Rewrite the material from its start up to and including the line with "301 centimetres", repeating every line, requests included. Scale each number in the answers (the coordinates and the distances) by 0.75 and round it to a whole number, with halves rounded up.

RECORDS SUPPLIED →
⟨

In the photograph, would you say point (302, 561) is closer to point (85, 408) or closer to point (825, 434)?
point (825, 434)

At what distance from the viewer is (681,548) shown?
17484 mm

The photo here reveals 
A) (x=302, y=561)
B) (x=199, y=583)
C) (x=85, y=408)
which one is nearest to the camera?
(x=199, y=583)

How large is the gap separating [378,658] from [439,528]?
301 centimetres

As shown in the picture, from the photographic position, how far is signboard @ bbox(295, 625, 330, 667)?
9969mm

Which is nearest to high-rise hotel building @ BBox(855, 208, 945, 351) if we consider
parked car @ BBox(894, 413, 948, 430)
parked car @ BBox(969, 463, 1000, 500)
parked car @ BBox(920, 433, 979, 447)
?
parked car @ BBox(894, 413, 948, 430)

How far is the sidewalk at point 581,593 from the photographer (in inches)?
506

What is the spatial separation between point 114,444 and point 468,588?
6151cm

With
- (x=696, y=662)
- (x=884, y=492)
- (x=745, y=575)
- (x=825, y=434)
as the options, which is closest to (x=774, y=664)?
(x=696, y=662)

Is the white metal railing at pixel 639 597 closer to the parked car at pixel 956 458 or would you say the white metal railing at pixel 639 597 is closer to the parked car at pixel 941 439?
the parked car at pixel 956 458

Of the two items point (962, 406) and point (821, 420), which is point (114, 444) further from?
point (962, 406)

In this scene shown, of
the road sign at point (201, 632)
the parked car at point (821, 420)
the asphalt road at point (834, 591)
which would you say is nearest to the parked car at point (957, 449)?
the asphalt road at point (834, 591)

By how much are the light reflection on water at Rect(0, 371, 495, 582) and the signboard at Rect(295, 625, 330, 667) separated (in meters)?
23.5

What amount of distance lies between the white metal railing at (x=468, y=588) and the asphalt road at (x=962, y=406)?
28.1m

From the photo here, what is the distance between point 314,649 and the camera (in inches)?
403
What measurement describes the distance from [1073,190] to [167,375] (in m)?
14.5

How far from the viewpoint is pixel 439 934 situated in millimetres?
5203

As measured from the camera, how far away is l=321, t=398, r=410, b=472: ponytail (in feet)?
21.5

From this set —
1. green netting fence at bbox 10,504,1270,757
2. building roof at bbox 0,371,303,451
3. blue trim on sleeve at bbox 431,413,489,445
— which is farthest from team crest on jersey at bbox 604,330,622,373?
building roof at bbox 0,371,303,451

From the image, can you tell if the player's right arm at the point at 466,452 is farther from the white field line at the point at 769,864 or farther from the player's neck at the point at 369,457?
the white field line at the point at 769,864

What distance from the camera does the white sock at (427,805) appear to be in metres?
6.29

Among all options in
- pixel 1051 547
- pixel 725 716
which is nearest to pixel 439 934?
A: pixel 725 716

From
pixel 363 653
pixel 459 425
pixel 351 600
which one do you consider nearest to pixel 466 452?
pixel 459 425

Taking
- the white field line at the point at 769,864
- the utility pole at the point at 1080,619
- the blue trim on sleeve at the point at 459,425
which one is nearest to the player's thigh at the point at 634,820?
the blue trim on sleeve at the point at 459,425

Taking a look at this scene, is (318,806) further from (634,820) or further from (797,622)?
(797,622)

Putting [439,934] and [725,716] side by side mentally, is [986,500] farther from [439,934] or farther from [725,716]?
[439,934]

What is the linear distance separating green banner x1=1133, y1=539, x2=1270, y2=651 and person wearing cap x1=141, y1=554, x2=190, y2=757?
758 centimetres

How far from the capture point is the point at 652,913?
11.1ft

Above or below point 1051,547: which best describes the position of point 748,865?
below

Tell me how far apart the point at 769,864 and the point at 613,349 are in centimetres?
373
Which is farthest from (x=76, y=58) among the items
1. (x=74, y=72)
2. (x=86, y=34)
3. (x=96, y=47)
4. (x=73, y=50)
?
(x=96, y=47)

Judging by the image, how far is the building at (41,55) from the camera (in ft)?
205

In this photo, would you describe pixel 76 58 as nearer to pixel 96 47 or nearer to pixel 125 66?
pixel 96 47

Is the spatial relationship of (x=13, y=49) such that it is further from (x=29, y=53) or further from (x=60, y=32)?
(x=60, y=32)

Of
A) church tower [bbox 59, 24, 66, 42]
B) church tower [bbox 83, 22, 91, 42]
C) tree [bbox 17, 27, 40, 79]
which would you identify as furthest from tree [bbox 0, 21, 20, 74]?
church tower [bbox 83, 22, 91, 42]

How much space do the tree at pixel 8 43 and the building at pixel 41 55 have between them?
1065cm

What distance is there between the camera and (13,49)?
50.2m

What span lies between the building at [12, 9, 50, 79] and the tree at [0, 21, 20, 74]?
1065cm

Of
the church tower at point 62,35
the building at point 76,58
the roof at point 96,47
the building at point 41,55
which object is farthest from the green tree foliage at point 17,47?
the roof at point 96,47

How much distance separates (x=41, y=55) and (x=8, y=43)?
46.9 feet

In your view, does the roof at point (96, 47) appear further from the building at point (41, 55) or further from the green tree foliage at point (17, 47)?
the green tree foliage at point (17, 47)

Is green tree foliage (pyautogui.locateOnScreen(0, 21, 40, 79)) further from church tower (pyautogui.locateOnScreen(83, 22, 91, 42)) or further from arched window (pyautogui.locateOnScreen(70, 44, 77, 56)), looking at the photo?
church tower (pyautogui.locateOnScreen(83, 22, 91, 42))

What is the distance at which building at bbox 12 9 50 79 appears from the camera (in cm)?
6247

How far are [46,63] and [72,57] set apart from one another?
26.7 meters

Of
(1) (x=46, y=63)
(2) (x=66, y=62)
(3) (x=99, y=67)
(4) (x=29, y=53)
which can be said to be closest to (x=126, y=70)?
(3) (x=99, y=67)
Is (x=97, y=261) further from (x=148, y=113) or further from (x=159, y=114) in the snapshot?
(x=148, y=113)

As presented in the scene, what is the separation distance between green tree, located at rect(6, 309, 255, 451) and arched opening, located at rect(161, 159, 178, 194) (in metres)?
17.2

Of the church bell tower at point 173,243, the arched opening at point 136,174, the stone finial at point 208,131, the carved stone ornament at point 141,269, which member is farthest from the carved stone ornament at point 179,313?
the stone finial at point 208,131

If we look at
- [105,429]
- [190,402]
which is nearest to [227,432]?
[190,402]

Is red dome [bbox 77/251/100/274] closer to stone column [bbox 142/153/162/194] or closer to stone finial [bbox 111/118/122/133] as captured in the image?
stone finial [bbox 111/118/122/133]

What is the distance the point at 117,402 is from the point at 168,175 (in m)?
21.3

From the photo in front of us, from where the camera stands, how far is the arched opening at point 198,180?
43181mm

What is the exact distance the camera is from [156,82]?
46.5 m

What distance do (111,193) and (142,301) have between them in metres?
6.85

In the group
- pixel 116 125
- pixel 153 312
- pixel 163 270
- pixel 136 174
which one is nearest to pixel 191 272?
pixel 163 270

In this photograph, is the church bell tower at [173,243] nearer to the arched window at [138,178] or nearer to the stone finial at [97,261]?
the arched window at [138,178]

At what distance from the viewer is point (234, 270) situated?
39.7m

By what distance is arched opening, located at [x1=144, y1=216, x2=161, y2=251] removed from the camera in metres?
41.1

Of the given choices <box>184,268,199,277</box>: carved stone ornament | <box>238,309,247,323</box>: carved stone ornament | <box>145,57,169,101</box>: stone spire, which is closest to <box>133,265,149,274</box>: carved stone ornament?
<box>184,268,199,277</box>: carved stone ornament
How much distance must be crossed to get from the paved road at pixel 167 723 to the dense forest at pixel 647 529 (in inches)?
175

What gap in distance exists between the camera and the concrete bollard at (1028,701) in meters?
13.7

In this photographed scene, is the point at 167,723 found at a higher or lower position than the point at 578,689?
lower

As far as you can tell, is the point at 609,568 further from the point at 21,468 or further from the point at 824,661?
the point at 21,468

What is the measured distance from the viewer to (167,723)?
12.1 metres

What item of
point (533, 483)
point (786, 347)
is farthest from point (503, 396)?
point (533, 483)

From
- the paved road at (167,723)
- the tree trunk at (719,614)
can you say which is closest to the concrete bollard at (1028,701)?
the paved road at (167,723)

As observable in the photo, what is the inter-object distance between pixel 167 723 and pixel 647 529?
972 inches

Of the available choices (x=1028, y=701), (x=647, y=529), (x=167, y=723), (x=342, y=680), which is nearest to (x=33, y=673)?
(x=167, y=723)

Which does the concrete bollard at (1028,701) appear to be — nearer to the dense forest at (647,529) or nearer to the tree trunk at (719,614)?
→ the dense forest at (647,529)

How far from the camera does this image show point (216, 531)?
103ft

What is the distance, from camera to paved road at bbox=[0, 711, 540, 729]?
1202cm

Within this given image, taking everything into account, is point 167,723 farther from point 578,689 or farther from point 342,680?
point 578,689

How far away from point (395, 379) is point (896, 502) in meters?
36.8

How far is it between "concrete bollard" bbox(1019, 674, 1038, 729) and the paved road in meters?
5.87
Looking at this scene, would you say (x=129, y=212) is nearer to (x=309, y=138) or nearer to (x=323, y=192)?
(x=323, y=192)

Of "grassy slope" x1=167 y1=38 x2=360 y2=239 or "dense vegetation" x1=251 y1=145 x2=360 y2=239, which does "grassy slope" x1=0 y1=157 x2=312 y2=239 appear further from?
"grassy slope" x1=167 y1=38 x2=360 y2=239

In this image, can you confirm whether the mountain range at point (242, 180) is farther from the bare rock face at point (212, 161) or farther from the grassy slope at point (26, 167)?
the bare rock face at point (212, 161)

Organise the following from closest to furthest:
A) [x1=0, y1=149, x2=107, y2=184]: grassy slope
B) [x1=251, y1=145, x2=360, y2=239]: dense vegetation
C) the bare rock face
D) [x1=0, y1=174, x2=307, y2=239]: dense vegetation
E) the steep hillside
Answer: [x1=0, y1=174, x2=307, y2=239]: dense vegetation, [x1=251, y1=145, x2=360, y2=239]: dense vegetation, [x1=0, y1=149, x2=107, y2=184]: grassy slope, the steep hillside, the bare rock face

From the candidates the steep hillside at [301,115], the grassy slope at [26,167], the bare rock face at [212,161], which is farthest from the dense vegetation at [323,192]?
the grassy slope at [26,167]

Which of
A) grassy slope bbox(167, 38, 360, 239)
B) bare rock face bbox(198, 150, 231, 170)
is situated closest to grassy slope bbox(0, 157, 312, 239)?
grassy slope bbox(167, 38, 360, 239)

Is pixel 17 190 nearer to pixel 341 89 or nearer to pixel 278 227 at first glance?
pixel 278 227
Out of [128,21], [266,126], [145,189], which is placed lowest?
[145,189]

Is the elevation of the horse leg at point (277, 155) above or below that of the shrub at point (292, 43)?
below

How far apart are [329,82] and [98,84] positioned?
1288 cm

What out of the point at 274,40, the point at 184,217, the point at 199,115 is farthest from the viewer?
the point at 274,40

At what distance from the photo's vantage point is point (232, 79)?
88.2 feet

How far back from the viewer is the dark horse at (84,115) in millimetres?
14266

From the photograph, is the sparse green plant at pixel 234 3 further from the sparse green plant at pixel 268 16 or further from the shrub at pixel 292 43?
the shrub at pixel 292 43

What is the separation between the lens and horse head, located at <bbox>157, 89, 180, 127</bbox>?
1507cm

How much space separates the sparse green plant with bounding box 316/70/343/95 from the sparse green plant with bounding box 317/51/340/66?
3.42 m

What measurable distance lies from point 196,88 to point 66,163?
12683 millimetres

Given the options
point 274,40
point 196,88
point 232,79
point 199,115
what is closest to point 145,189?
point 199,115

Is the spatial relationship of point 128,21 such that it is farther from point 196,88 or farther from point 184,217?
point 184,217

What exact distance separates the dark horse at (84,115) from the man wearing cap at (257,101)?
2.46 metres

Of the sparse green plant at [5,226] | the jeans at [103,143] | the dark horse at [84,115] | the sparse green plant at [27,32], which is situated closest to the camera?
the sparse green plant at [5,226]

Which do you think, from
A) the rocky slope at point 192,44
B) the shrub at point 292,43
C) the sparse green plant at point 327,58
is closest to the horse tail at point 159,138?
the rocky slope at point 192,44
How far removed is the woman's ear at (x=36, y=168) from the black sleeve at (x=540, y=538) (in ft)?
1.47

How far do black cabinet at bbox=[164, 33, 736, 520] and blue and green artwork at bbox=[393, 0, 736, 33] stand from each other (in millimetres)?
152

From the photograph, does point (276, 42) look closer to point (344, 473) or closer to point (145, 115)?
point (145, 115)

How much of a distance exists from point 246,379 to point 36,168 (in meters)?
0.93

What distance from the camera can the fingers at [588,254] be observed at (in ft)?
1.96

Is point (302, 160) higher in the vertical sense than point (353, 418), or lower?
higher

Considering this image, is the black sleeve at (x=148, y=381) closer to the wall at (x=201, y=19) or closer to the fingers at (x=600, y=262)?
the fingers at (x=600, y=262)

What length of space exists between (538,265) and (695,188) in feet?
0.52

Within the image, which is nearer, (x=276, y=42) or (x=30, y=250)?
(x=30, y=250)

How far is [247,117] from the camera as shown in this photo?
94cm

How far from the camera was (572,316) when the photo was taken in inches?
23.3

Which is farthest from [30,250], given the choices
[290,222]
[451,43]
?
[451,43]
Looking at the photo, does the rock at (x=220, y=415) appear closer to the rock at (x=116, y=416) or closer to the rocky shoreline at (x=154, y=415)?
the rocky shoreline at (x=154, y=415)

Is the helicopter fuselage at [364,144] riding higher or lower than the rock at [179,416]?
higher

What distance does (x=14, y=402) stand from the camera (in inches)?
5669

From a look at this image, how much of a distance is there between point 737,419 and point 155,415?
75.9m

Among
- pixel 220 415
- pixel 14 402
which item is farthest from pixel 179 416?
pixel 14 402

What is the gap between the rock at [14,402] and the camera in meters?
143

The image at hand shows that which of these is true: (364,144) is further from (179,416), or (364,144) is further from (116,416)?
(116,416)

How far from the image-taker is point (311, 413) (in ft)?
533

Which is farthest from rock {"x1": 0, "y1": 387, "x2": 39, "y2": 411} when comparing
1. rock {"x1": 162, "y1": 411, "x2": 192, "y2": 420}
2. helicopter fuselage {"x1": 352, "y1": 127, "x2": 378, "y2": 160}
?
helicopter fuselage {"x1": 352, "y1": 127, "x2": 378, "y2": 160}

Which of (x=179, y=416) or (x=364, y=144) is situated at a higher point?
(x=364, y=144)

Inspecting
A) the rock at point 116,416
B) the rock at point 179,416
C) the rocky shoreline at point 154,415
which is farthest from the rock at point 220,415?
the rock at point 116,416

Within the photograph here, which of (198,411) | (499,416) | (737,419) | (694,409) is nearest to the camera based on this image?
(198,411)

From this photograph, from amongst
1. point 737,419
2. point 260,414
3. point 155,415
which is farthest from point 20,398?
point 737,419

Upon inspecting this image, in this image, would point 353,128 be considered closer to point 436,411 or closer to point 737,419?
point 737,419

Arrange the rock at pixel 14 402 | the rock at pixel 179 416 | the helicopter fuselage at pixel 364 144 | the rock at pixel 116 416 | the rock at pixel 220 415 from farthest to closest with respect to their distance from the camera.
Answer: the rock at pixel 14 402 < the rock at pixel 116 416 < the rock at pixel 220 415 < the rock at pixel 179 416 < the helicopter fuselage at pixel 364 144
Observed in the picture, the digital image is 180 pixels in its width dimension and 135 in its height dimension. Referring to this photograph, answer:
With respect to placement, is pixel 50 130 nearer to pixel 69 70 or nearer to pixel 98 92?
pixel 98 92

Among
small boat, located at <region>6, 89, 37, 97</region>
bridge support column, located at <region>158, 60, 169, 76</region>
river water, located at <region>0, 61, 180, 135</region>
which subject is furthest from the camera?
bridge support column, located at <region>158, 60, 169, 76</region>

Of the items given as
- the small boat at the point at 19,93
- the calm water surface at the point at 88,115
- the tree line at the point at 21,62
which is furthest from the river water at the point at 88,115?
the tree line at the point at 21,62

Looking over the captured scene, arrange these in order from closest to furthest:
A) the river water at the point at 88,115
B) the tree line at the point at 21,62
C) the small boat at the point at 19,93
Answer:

⟩

SOLUTION TO THE EXERCISE →
In the photograph, would you say point (302, 561) is closer to point (85, 408) or closer to point (825, 434)?
point (619, 326)

At what distance from the viewer is (681,548) shown?
13113 mm

The photo here reveals 
A) (x=302, y=561)
B) (x=199, y=583)
C) (x=85, y=408)
which one is nearest to the camera?
(x=149, y=437)

How large is the gap separating [378,658] from [439,528]?
226 centimetres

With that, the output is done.